■ WHAT YOU NEED TO DO
1. Rewrite the passage of the article on Maduro's capture between "In the coming" and "2026 midterm elections.", inclusive, swapping "Democrats" for "Democratic lawmakers".
2. Resume the article about the congressional fallout from Maduro's capture, picking up after its final sentence.

■ READING TEXT
-*-

Lawmakers are returning to Washington this week confronting the fallout from the stunning capture of Venezuelan President Nicolás Maduro — and familiar complaints about the Trump administration deciding to bypass Congress on military operations that have led to this moment.

Democratic leaders are demanding the administration immediately brief Congress. Republican leaders indicated over the weekend those plans are being scheduled, but some lawmakers expressed frustration Sunday that the details have been slow to arrive.

President Trump told the nation Saturday that the United States intends to “run” Venezuela and take control over the country’s oil operations now that Maduro has been captured and brought to New York to stand trial in a criminal case centered on narco-terrorism charges.

The administration did not brief Congress ahead of the actions, leaving Democrats and some Republicans expressing public frustration with the decision to sideline Congress.

“Congress should have been informed about the operation earlier and needs to be involved as this situation evolves,” Sen. Susan Collins (R-Maine) said in a social media post Saturday.

Appearing on the Sunday news shows, Senate Minority Leader Chuck Schumer and House Minority Leader Hakeem Jeffries, both of New York, ticked through a growing list of unknowns — and laid out plans for their party to try and reassert Congress’ authority over acts of war.

“The problem here is that there are so many unanswered questions,” Schumer said on ABC’s “This Week.” “How long do they intend to be there? How many troops do we need after one day? After one week? After one year? How much is it going to cost and what are the boundaries?”

Jeffries told NBC’s “Meet the Press” that he was worried about Trump running Venezuela, saying he has “done a terrible job running the United States of America” and should be focused on the job at home.

In the coming days, Jeffries said Democrats will prioritize legislative action to try and put a check on the administration, “to ensure that no further military steps occur absent explicit congressional approval.”

As discussions over Venezuela loom, lawmakers also face major decisions on how to address rising costs of healthcare, prevent another government shutdown and deal with the Trump administration’s handling of the Epstein files.

Much of the unfinished business reflects a Congress that opted to punt some of its toughest and most politically divisive decisions into the new year, a move that could slow negotiations as lawmakers may be reluctant to give the other side high-profile policy wins in the lead-up to the 2026 midterm elections.

-*-

■ DATASET CONTENT
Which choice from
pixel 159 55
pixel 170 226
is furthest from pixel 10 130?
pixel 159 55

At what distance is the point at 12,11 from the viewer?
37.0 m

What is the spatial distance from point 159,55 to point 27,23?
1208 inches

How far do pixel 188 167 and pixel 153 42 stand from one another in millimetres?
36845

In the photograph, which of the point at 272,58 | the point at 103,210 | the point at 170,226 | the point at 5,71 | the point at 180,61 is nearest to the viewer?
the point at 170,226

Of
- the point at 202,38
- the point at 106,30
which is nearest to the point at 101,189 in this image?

-*-

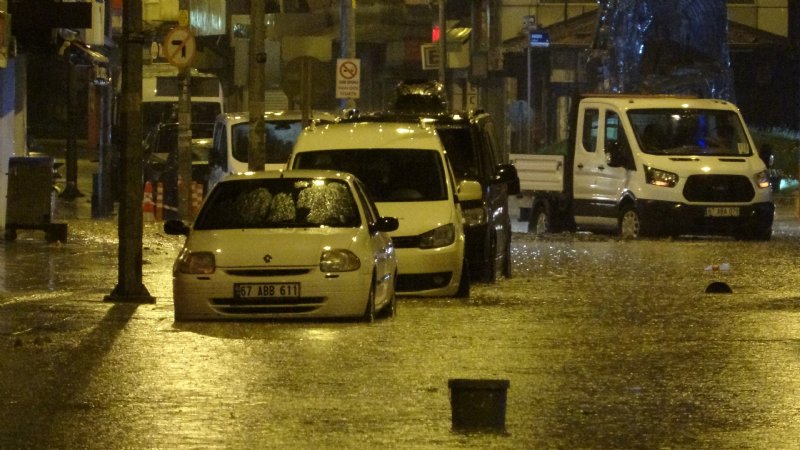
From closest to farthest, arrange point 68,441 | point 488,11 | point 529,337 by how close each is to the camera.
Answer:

-*-

■ RESULTS OF THE TASKS
1.
In the coming days, Jeffries said Democratic lawmakers will prioritize legislative action to try and put a check on the administration, “to ensure that no further military steps occur absent explicit congressional approval.”

As discussions over Venezuela loom, lawmakers also face major decisions on how to address rising costs of healthcare, prevent another government shutdown and deal with the Trump administration’s handling of the Epstein files.

Much of the unfinished business reflects a Congress that opted to punt some of its toughest and most politically divisive decisions into the new year, a move that could slow negotiations as lawmakers may be reluctant to give the other side high-profile policy wins in the lead-up to the 2026 midterm elections.

2.
First and foremost, Congress faces the monumental task of averting yet another government shutdown — just two months after the longest shutdown in U.S. history ended. Lawmakers have until Jan. 30 to pass spending bills needed to keep the federal government open. Both chambers are scheduled to be in session for three weeks before the shutdown deadline — with the House slated to be out of session the week immediately before.

Lawmakers were able to resolve key funding disputes late last year, including funding for Supplemental Nutrition Assistance Program benefits, also known as food stamps, and other government programs. But disagreements over healthcare spending remain a major sticking point in budget negotiations, intensified now that millions of Americans are facing higher healthcare costs after lawmakers allowed Affordable Care Act tax credits to expire on Thursday.

“We can still find a solution to this,” said Rep. Kevin Kiley (R-Rocklin), who has proposed legislation to extend the tax credits for two years. “We need to come up with ways to make people whole. That needs to be a top priority as soon as we get back.”

Despite that urgency, Republican efforts to be the author of broad healthcare reforms have gotten little traction.

Underscoring the political pressure over the issue, four moderate House Republicans late last year defied party leadership and joined House Democrats to force a floor vote on a three-year extension of the subsidies. That vote is expected to take place in the coming weeks. Even if the House effort succeeds, its prospects remain dim in the Senate, where Republicans last month blocked a three-year extension.

Meanwhile, President Trump is proposing giving more money directly to people for their healthcare, rather than to insurance companies. A White House official said the administration is also pursuing reforms to lower the cost of prescription drugs.

Trump said last month that he plans to summon a group of healthcare executives to Washington early in the year to pressure them to lower costs.

“I’m going to call in the insurance companies that are making so much money, and they have to make less, a lot less,” Trump said during an Oval Office announcement. “I’m going to see if they get their price down, to put it very bluntly. And I think that is a very big statement.”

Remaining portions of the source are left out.